- _WORK REQUIRED_: Can you extend the readers' letters about the May "Lifeline" story, picking up right after their last sentence?

- _TEXT EXCERPT_:
Segment Open

The courageous May “Lifeline” story of Nancy Callies’s confrontation with disease and death becomes eternally important as she reaches for Luther’s favorite Psalm (46). This pastor’s wife brings to Lutheran Witness readers a true Mother’s Day message: “Be still and know that I am God.” In the midst of suffering, jihad fears, and economic uncertainties, the comforting words from this faithful woman are rooted in what Jesus Christ said to His disciples as the storm raged and the waves roared, and it is applicable to our own time today.
Dr. Albert E. Jabs
The May “Lifeline” story, “Frazzled Faith,” struck home. I lost my beloved husband to pulmonary fibrosis Jan. 1, 2003. I can relate to what Nancy Callies is saying. My husband was 73 years old, vibrant and alive, a loving husband, father, and grandfather.
To this day, even after seven years, it sends chills up my spine to see someone on oxygen. I have to turn off the TV when there is such a scene.
It is a terrible thing to be told there is nothing more that can be done, that it is terminal. Although we realize we are all terminal, we are never prepared to hear these words.

Segment Closed

Saved entries

Segment Open

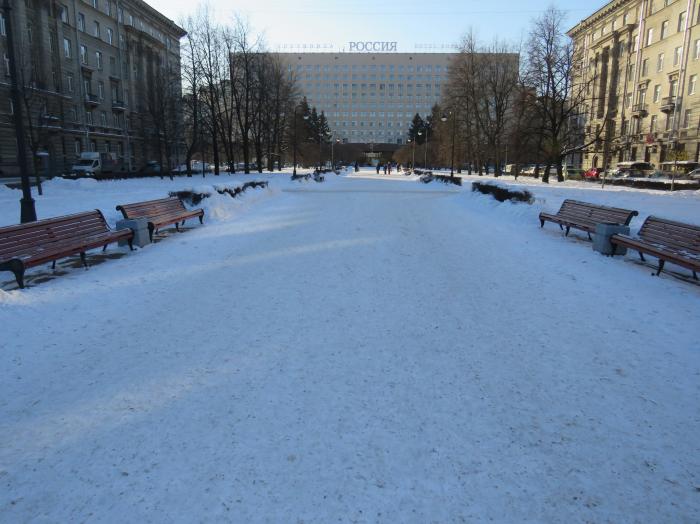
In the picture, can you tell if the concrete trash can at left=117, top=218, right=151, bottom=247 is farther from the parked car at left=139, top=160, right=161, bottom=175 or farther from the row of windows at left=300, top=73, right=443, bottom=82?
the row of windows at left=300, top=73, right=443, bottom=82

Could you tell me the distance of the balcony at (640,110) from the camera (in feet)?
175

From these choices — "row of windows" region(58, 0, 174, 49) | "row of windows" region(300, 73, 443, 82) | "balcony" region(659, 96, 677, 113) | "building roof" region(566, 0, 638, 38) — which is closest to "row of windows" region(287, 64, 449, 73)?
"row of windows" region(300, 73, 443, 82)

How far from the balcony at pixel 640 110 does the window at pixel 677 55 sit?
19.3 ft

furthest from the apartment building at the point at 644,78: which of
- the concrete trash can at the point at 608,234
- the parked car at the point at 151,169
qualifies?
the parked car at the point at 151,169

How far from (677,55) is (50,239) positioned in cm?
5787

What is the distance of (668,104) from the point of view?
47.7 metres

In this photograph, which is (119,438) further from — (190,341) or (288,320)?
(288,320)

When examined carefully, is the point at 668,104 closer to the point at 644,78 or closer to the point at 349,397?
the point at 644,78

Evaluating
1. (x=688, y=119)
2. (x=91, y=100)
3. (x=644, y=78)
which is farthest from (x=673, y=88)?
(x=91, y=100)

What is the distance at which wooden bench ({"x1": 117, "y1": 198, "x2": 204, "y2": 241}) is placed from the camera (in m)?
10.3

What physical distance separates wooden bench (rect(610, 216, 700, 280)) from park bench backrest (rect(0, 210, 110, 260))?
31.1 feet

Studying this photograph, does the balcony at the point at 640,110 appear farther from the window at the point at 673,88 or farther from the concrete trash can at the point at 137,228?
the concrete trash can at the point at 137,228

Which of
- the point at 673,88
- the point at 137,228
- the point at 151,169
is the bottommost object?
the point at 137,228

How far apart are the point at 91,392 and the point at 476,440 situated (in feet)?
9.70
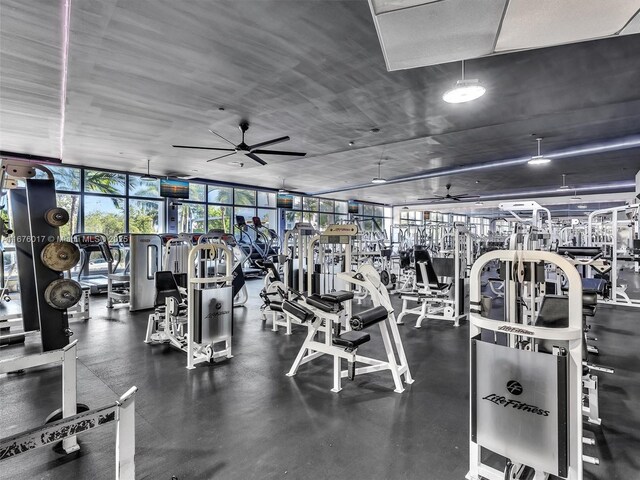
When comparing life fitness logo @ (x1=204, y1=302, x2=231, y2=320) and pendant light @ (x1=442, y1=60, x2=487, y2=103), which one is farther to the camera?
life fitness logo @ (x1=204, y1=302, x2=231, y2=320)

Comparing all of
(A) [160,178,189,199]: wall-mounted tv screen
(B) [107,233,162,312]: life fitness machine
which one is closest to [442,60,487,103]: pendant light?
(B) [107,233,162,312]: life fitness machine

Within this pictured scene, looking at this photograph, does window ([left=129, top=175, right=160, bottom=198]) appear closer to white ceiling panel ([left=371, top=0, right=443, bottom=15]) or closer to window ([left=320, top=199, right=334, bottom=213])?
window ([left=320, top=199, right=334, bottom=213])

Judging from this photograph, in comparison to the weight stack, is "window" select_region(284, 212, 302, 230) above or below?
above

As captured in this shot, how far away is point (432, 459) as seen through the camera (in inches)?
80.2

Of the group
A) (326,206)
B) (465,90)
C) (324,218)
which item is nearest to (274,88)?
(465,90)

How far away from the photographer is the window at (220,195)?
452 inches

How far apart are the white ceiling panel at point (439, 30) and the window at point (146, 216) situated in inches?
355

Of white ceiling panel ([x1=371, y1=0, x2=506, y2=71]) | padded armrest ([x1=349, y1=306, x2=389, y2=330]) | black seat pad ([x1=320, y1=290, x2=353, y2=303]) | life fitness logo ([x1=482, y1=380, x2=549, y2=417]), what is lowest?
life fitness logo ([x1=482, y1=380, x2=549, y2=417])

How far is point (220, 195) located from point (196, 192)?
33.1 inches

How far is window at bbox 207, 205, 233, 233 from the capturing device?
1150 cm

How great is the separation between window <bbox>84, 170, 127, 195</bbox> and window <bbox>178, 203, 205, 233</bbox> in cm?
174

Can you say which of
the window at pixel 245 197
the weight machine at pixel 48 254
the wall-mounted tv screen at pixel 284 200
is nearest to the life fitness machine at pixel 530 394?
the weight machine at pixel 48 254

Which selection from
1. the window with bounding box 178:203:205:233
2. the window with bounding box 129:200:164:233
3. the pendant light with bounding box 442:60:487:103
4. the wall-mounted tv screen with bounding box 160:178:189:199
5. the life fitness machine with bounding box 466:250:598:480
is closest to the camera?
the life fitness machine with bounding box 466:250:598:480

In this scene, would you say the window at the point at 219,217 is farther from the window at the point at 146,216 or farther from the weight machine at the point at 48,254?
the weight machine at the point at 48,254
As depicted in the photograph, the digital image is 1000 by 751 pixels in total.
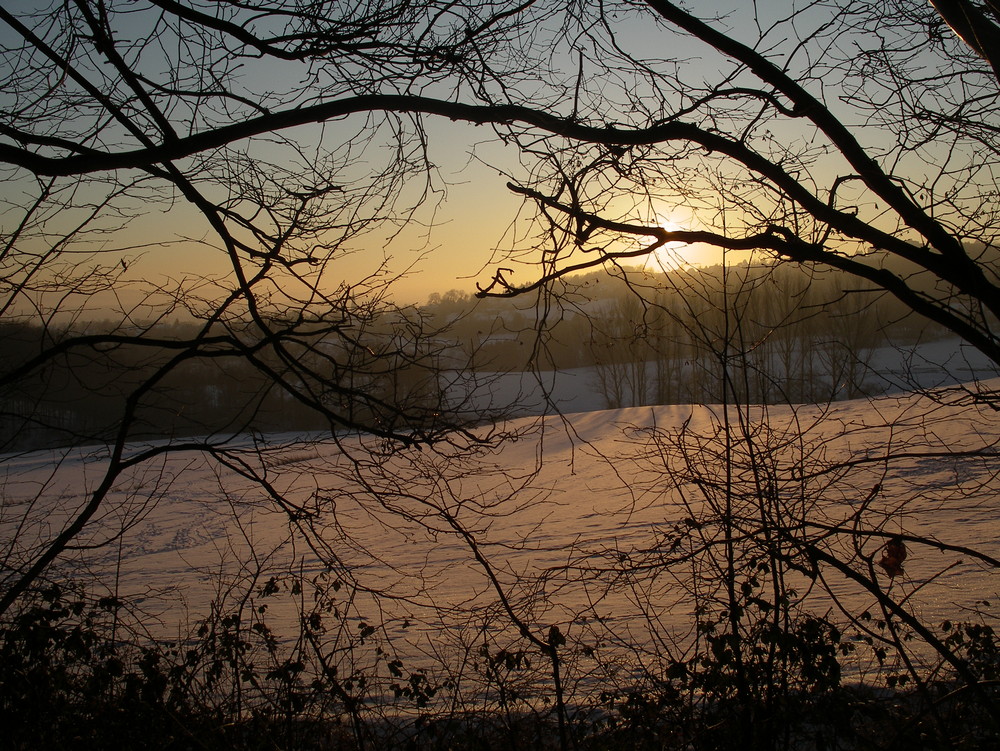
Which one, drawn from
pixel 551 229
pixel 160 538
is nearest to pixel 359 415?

Segment Closed

- _OUTPUT FOR THIS EXERCISE_:
I hope the lung transplant has been helpful for Nancy and that our Lord will indeed give her more time to enjoy her family—and a life lived to God’s glory.
“Be still and know that I am God” (Ps. 46:10) is a meaningful verse for all of us, even when we are enjoying robust health.
Mrs. Darline Kussmann
Thank you for the “Frazzled Faith” article. Please keep us informed as to how Nancy Callies is doing after her lung transplant. I pray she is doing better and can be doing more things again.
Nancy Callies reports that, despite some adjustments to medications and several health issues related to the transplant itself, God has been “very gracious” to her. She is no longer homebound and is oxygen-free during the day. Challenges remain, she says, but “I am confident God will lead me through them, even as He has cared for me in the past.” —Ed.